• [What is required]:
Copy out the material below word for word, every line and every box, without changing anything. Leave out the pictures.

Dataset entries
################

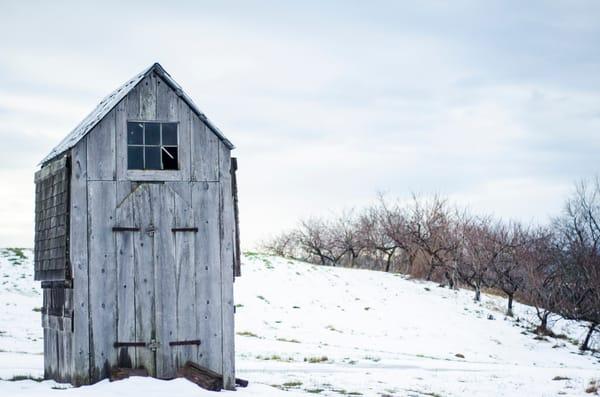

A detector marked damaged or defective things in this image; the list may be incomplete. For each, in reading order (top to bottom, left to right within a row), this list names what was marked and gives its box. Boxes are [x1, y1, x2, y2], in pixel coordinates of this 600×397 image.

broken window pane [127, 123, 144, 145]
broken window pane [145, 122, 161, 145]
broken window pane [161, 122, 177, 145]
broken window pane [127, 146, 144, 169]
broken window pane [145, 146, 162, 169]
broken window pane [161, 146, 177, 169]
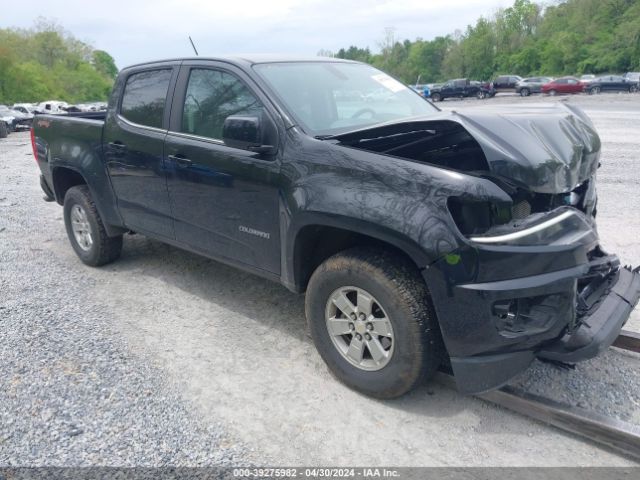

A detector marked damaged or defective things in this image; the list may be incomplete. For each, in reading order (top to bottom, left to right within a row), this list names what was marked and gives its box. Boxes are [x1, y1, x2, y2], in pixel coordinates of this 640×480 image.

################

• [Task solution]:
A detector marked damaged or defective things in this image; the list may be incomplete. For each, in reading order (top to bottom, left to right within a row), this list names what was marked and gives its box. Boxes are [x1, y1, x2, y2], in pixel coordinates of this 600×397 image.

broken window pane [127, 123, 144, 145]
broken window pane [145, 122, 161, 145]
broken window pane [161, 122, 177, 145]
broken window pane [127, 146, 144, 169]
broken window pane [145, 146, 162, 169]
broken window pane [161, 146, 177, 169]

A detector marked damaged or defective things in this image; the list may be incomplete. For each, in reading order (top to bottom, left to right within a row), this list names what was marked and gives its box. Boxes are [x1, y1, x2, y2], in pixel coordinates of this 640×480 image.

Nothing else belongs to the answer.